***** Available data *****

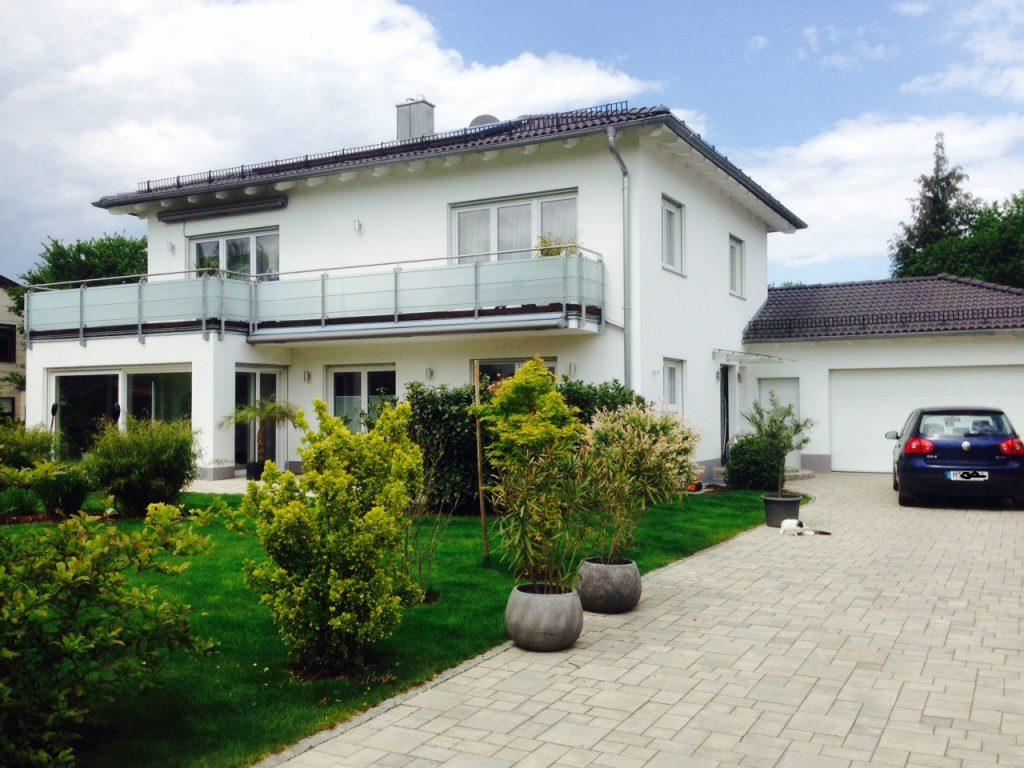 Villa Neubiberg 2011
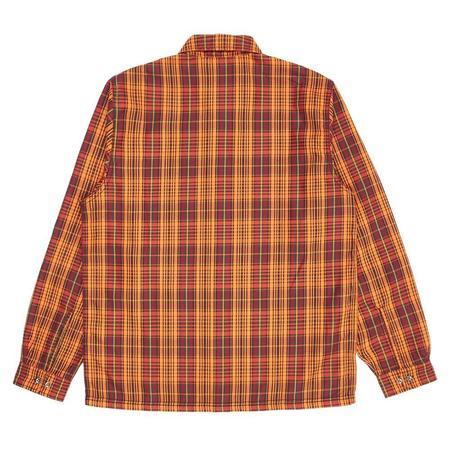 PLEASURES Shade Plaid Work Shirt - Orange
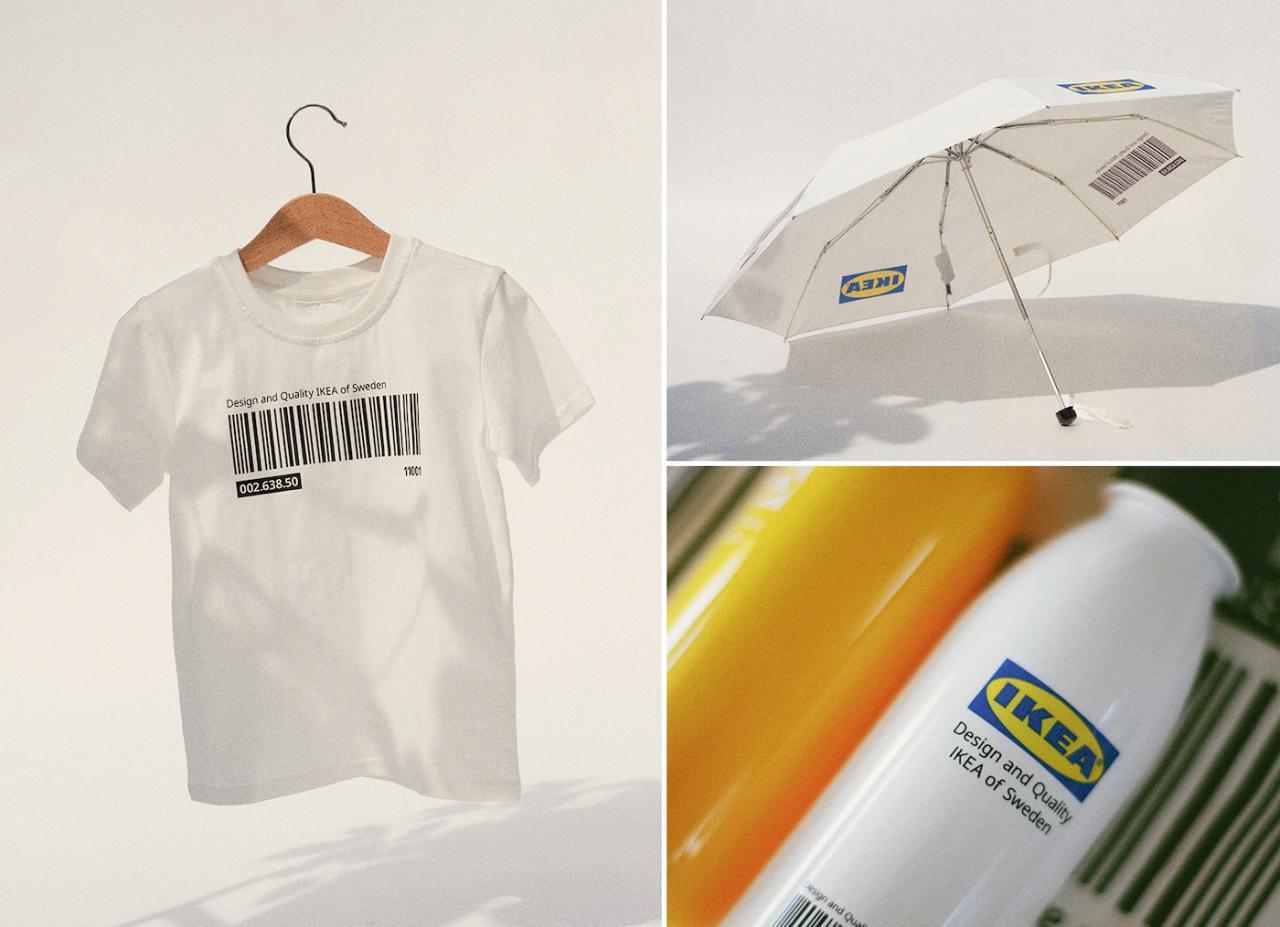 IKEA_eftertrada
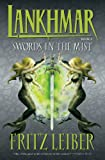 Lankhmar Volume 3: Swords in the Mist (Bk. 3)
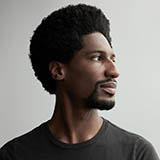 Download Jon Batiste 'Smile' Digital Sheet Music Notes & Chords and start playing in minutes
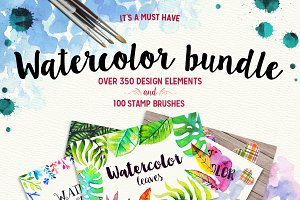 +350 Watercolor Elements and Brushes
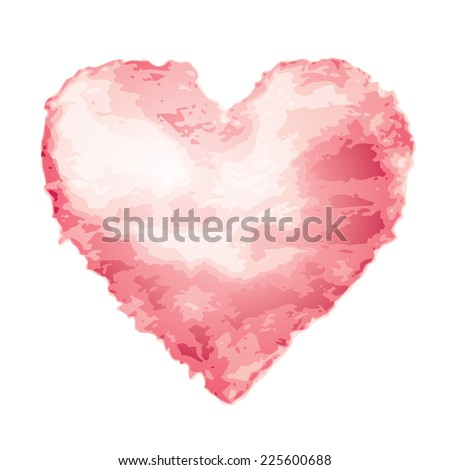 Pink watercolor heart shape. Eps8. CMYK. Global colors. Organized by layers. Gradients used. - stock vector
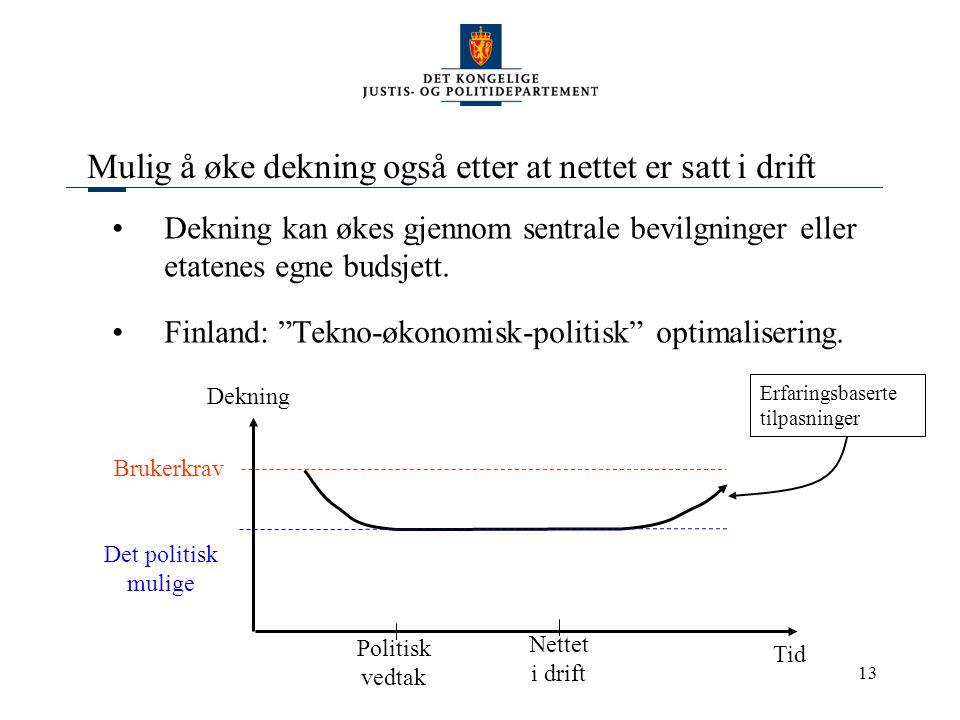 """13 Mulig å øke dekning også etter at nettet er satt i drift Dekning kan økes gjennom sentrale bevilgninger eller etatenes egne budsjett. Finland: """"Tek"""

*****

→ **What to do**: Transcribe every record above in full. Pictures stay out of the copy.

→ **Result of this task**:
 Villa Neubiberg 2011
 PLEASURES Shade Plaid Work Shirt - Orange
 IKEA_eftertrada
 Lankhmar Volume 3: Swords in the Mist (Bk. 3)
 Download Jon Batiste 'Smile' Digital Sheet Music Notes & Chords and start playing in minutes
 +350 Watercolor Elements and Brushes
 Pink watercolor heart shape. Eps8. CMYK. Global colors. Organized by layers. Gradients used. - stock vector
 """13 Mulig å øke dekning også etter at nettet er satt i drift Dekning kan økes gjennom sentrale bevilgninger eller etatenes egne budsjett. Finland: """"Tek"""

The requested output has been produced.